Emotional Exhaustion

September 12, 2006

September 11, 2006

I feel emotionally exhausted right now. In a matter of 1 week I’ve managed to make several life changing decisions that will alter the course of my future.

I already notified my landlord that in 2 weeks, I will be leaving San Francisco and relocate to Sacramento for a brief stay to take care of personal issues. By the end of this month, I will be on a plane to Malaysia for a few weeks to visit my father’s hometown and neighboring cities.

I’m excited to travel as I usually do each year…but when I return, my life and how I know it today is going to change.

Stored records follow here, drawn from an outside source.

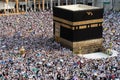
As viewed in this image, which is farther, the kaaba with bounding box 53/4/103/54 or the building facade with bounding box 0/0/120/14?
the building facade with bounding box 0/0/120/14

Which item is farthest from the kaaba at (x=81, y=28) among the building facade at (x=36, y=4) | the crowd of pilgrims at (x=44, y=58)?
the building facade at (x=36, y=4)

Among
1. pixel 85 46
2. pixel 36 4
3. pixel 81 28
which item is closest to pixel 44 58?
pixel 81 28

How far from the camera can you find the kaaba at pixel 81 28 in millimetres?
39438

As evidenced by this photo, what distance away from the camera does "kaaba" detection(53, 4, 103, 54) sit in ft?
129

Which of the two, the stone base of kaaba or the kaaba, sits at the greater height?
the kaaba

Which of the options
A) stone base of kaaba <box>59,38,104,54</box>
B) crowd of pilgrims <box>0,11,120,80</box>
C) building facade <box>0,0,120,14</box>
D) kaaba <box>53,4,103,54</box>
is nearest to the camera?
crowd of pilgrims <box>0,11,120,80</box>

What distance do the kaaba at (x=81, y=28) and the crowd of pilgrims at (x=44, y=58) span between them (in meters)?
1.29

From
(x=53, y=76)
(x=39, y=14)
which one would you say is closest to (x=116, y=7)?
(x=39, y=14)

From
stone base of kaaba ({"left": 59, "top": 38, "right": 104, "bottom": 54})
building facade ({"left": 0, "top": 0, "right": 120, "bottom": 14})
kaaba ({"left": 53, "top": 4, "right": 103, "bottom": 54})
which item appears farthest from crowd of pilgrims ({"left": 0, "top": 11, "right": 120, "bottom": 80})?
building facade ({"left": 0, "top": 0, "right": 120, "bottom": 14})

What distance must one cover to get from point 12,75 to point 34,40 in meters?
15.8

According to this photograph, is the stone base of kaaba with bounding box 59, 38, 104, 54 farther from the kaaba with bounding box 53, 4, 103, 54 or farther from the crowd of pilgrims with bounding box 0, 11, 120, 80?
the crowd of pilgrims with bounding box 0, 11, 120, 80

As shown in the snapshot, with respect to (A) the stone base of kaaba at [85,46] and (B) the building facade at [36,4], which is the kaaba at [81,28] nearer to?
(A) the stone base of kaaba at [85,46]

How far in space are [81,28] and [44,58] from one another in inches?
289

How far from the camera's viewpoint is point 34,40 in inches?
1748
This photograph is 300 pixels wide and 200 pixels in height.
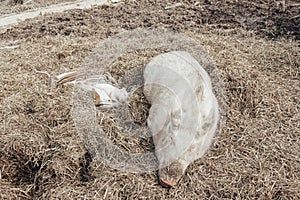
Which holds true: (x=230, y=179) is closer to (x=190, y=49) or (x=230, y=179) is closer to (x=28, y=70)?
(x=190, y=49)

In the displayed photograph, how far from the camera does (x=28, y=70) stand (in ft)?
15.4

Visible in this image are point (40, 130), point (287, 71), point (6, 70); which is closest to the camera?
point (40, 130)

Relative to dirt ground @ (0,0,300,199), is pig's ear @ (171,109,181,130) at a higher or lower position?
higher

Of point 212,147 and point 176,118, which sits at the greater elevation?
point 176,118

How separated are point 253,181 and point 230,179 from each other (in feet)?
0.60

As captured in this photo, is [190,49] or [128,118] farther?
[190,49]

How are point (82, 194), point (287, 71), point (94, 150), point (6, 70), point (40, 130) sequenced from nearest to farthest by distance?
point (82, 194)
point (94, 150)
point (40, 130)
point (287, 71)
point (6, 70)

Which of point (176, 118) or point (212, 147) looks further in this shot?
point (212, 147)

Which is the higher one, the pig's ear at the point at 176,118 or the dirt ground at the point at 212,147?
the pig's ear at the point at 176,118

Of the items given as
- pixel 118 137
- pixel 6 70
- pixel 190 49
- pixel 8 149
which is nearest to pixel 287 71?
pixel 190 49

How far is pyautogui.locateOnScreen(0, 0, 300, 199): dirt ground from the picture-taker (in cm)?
279

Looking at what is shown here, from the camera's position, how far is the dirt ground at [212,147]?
2795 mm

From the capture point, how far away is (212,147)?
10.2ft

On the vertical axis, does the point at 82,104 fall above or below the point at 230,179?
above
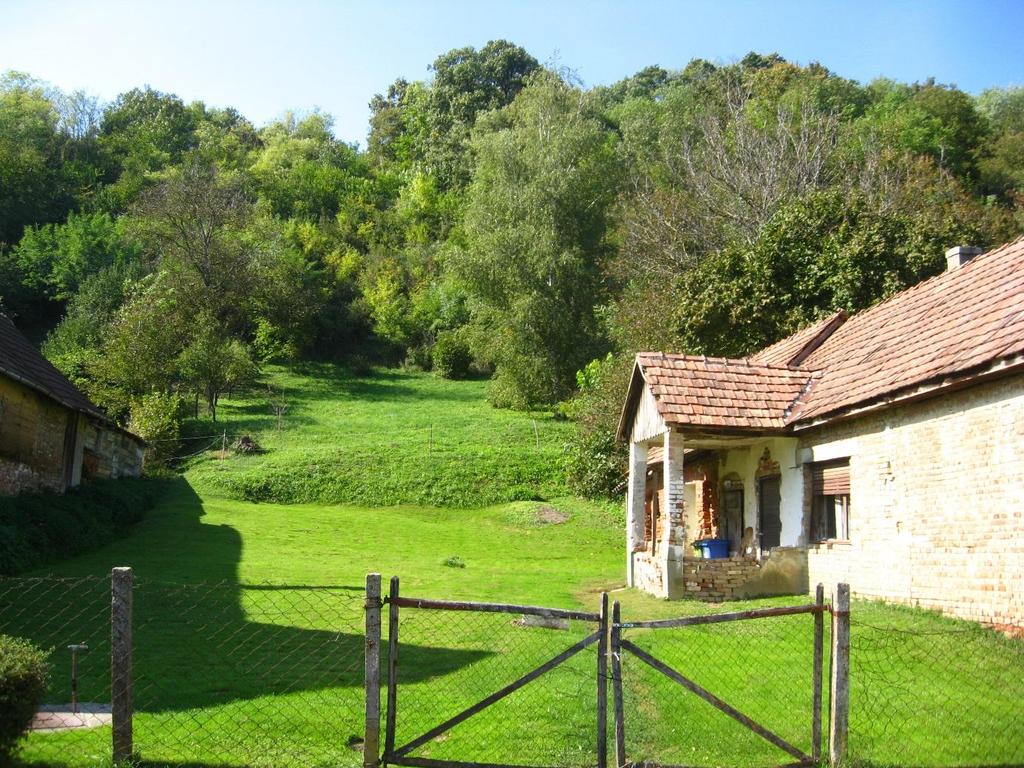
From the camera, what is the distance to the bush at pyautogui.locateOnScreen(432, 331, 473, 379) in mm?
56625

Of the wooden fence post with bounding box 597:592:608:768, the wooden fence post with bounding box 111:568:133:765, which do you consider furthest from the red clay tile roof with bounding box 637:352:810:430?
the wooden fence post with bounding box 111:568:133:765

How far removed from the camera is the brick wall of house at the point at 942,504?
37.2ft

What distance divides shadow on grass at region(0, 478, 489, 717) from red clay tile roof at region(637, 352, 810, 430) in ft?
22.0

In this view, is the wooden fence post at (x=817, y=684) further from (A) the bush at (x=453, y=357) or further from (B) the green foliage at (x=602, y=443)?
(A) the bush at (x=453, y=357)

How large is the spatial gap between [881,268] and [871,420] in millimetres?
13715

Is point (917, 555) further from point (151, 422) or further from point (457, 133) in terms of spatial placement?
point (457, 133)

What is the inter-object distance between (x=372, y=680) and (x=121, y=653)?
1813mm

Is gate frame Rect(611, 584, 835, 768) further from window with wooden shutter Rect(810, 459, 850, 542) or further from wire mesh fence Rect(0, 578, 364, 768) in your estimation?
window with wooden shutter Rect(810, 459, 850, 542)

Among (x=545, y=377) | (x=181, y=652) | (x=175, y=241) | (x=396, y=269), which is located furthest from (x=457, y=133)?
(x=181, y=652)

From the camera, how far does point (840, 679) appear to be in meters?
7.25

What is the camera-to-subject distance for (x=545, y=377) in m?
46.7

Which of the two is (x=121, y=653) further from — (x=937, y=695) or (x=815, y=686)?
(x=937, y=695)

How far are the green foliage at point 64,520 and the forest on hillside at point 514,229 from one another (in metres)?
12.0

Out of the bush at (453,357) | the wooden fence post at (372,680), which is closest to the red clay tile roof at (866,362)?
the wooden fence post at (372,680)
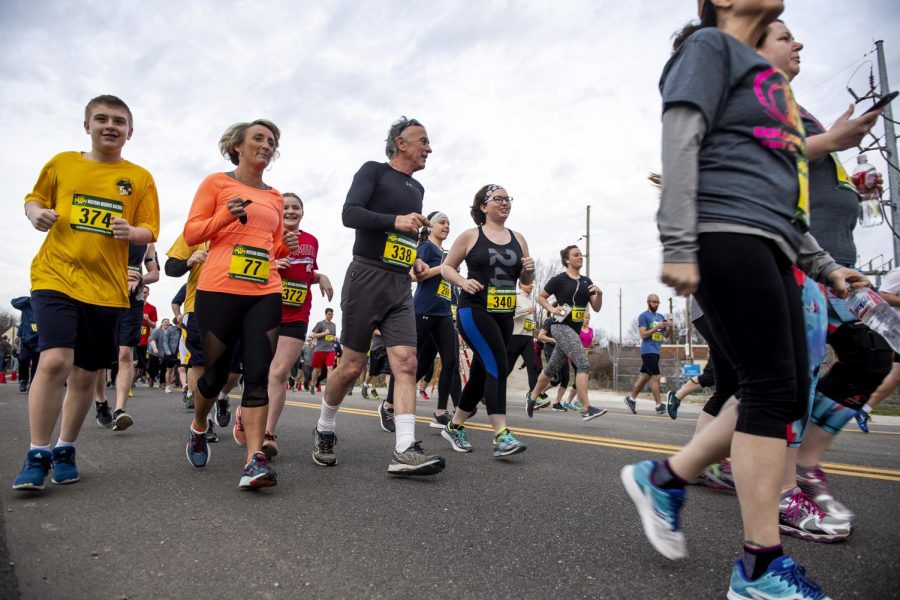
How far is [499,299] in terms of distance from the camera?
15.1ft

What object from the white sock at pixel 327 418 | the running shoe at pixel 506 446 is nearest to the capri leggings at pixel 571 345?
the running shoe at pixel 506 446

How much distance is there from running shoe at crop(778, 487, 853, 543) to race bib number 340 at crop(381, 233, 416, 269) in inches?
100.0

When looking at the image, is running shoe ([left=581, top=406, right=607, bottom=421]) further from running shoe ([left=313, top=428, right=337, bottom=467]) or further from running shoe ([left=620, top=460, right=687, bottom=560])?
running shoe ([left=620, top=460, right=687, bottom=560])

My head hurts from thoughts, my eyes are swollen from crying and my body’s fatigued from moving. Yet whatever the weakness I feel right now, I know that when I go to sleep tonight, and wake up the next day:  I will train hard, work hard, play hard and most importantly…I’m going to continue praying.

“There is nothing constant but change.” What symbolizes your character and your strength to overcome any adversity is your ability to adapt to any situation…to keep your internal faith alive by staying true to a guiding light that you can’t see, smell or touch but only visualize in a distance.

I’m a dreamer. And I’m always hoping for the impossible. My friends and family always told me that my ‘persistence’ is my Achilles heel but also my greatest strength.

Persistence. Passion. and Prayer: I will probably mentally chant these 3 words in the upcoming months.